* [Do this]
Reproduce every one of the entries below word for word, without changing a single character.

── Provided records

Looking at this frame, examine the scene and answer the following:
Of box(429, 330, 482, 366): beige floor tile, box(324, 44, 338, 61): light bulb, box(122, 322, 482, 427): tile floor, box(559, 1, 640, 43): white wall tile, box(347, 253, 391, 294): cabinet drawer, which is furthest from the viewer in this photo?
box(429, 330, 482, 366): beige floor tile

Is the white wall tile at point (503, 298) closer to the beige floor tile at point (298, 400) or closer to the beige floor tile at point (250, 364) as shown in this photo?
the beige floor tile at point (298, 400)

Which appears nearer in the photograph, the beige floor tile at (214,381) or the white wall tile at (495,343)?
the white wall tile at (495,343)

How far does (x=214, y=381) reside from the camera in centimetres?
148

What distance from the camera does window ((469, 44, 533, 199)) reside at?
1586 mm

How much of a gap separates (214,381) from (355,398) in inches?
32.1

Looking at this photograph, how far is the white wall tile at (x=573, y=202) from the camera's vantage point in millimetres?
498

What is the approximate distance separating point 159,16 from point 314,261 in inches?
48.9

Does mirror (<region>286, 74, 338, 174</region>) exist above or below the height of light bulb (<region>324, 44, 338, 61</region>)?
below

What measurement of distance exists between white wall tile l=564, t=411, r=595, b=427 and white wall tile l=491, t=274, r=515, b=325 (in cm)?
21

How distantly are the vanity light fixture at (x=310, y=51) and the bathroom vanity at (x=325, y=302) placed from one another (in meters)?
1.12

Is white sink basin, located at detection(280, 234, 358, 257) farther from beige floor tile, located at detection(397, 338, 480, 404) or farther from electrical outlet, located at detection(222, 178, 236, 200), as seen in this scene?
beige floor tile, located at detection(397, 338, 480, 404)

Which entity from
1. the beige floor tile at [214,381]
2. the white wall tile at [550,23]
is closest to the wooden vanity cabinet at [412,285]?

────

* [Exercise answer]
Looking at this frame, examine the scene and answer the following:
Of box(429, 330, 482, 366): beige floor tile, box(324, 44, 338, 61): light bulb, box(122, 322, 482, 427): tile floor, box(559, 1, 640, 43): white wall tile, box(347, 253, 391, 294): cabinet drawer, which is furthest from the viewer in this photo?
box(429, 330, 482, 366): beige floor tile

Is the white wall tile at point (503, 298) closer to the beige floor tile at point (298, 400) or closer to the beige floor tile at point (250, 364) as shown in this photo?
the beige floor tile at point (298, 400)

Which appears nearer in the photograph, the beige floor tile at (214,381) or the white wall tile at (495,343)?
the white wall tile at (495,343)

How far does (x=214, y=381) reside from the camera in centimetres?
148

What distance from the camera does window ((469, 44, 533, 199)) reside at?
1586 mm

How much of a gap separates (214,381) from (355,398) in inches?
32.1

Looking at this photograph, how far is the white wall tile at (x=573, y=202) from the camera's vantage point in millimetres?
498

What is the approximate distance separating point 159,16 from point 314,261 in inches?
48.9

Does mirror (<region>286, 74, 338, 174</region>) exist above or below the height of light bulb (<region>324, 44, 338, 61</region>)?
below

What measurement of distance exists between white wall tile l=564, t=411, r=595, b=427 and white wall tile l=491, t=274, r=515, b=325 (in cm)?
21

How distantly are the vanity light fixture at (x=310, y=51) and the bathroom vanity at (x=325, y=302) placed from one another (in meters)?
1.12

Is white sink basin, located at detection(280, 234, 358, 257) farther from beige floor tile, located at detection(397, 338, 480, 404) or farther from electrical outlet, located at detection(222, 178, 236, 200), as seen in this scene?
beige floor tile, located at detection(397, 338, 480, 404)

Which entity from
1. the beige floor tile at [214,381]
2. the white wall tile at [550,23]
is closest to the wooden vanity cabinet at [412,285]?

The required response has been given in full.